Passons sur cette erreur et revenons au texte de Camus pour mieux relire la préface de Barthes. Dans leurs bavardages qui sont des préludes au sexe espéré, les Américains disent ne pas aimer la façon périmée dont Barthes parle de la photographie. Camus leur tombe dessus, en une authentique tirade qui s’ouvre en des mots tout barthésiens, preuve par la langue de la sincérité de sa proximité intellectuelle avec son maître : « Je me demande si tu ne confonds pas, ici, un au-delà avec un en deça[20] ». Selon lui, le discours dominant sur la photographie étant résolument technique, Barthes a raison de privilégier, par réaction, un discours de l’émotion et de la culture pour parler de cet art, en insistant sur la représentation. Il élargit sa démonstration, anticipant quasiment mot à mot la thèse qu’Antoine Compagnon fera sienne trente ans plus tard.

C’est d’ailleurs toute la démarche de Barthes, en tout. Après les années soixante, qui avaient été massivement théoriques, en France, et en grande partie grâce à lui, il ne faut pas l’oublier, il a écrit Le Plaisir du Texte, qui rappelait que, malgré la théorie, il y avait dans l’écriture autre chose qui était précieux, qui devait être conservé à tout prix et qui était le plaisir. J’aime mieux te dire qu’à l’époque, c’était un fameux « ouf » de soulagement. Personne n’avait osé le dire. Et c’est pour ça, à cause de cette démarche, que Barthes, c’est l’école de la liberté. Grâce au malgré au n’empêche que… Il se porte toujours à la défense du discours le plus menacé[21].

Barthes selon Camus refuse donc, toujours, d’être là où on l’attend, et cultive la position intempestive dans le présent du contemporain, « en deçà », en effet, et non « au-delà » : du plaisir, de certaines pratiques sans surprise de l’érotisme. Barthes est toujours vigilant et exigeant, au risque de décevoir et de déplaire — deux ans plus tard, Camus lui fait dire qu’il se pense « à l’arrière-garde de l’avant-garde[22] ». C’est vrai pour la théorie littéraire donc, comme Camus vient de le rappeler, mais c’est vrai aussi pour la théorie amoureuse, objet passablement plus incertain. Car après cette première mise au point autour du Plaisir du texte, Camus passe à ce qui est en train de devenir l’autre grande référence de l’œuvre de Barthes. Fragments d’un discours amoureux est paru un an plus tôt et Tricks est certainement une forme de réponse à ce livre si personnel — comme la préface va être une réponse à la réponse. Et là, Camus va prendre ses distances.
_ _ _ _ _ _ _
▶ **EXERCICE PROPOSÉ 1**:
Reformulez sous forme de liste le paragraphe du texte sur Barthes qui commence par « C’est d’ailleurs toute la démarche de Barthes », en gardant ses faits principaux.
Le texte et les entrées n’ont aucun lien entre eux.
_ _ _ _ _ _ _
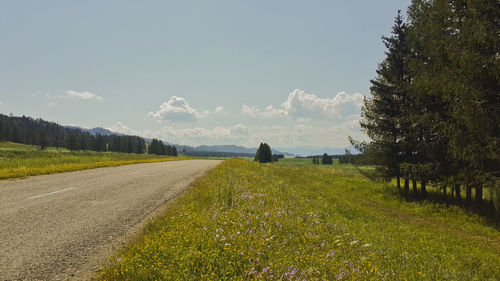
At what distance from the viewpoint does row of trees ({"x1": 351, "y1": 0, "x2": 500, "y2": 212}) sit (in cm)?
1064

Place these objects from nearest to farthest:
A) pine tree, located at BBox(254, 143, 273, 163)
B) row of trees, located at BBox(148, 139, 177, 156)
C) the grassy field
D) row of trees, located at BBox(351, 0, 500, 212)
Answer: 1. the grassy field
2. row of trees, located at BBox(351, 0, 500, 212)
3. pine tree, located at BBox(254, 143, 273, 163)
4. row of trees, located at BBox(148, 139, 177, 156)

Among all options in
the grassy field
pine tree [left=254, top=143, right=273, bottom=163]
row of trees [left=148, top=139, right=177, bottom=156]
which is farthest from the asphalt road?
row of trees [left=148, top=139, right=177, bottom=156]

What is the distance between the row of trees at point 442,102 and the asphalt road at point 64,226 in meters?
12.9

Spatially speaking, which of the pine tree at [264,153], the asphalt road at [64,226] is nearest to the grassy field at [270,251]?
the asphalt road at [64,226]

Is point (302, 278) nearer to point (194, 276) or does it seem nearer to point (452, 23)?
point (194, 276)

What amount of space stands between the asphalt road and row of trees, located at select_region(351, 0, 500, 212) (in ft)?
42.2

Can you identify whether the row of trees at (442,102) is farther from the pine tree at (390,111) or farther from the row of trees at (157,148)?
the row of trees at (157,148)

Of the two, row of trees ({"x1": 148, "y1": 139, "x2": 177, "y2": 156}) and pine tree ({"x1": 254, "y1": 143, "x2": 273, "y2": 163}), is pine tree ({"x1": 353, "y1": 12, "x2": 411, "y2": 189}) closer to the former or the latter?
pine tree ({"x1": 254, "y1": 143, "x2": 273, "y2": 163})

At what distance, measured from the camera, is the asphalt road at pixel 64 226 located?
_ _ _ _ _ _ _
▶ **EXERCICE PROPOSÉ 2**:
Remplacez « nearest » par « closest » dans les entrées, puis redonnez seulement la partie qui s’ouvre sur la ligne contenant « Place these objects » et se ferme sur celle contenant « 4. row of trees, located », ces deux lignes incluses.

▶ **CORRIGÉ 1**:
- Après les années soixante, massivement théoriques en France et en grande partie grâce à lui, Barthes a écrit Le Plaisir du Texte.
- Ce livre rappelait que, malgré la théorie, l’écriture contenait autre chose de précieux, à conserver à tout prix : le plaisir.
- À l’époque, ce fut un grand soulagement, car personne n’avait osé le dire.
- Par cette démarche, Barthes représente l’école de la liberté.
- Il se porte toujours à la défense du discours le plus menacé.

▶ **CORRIGÉ 2**:
Place these objects from closest to farthest:
A) pine tree, located at BBox(254, 143, 273, 163)
B) row of trees, located at BBox(148, 139, 177, 156)
C) the grassy field
D) row of trees, located at BBox(351, 0, 500, 212)
Answer: 1. the grassy field
2. row of trees, located at BBox(351, 0, 500, 212)
3. pine tree, located at BBox(254, 143, 273, 163)
4. row of trees, located at BBox(148, 139, 177, 156)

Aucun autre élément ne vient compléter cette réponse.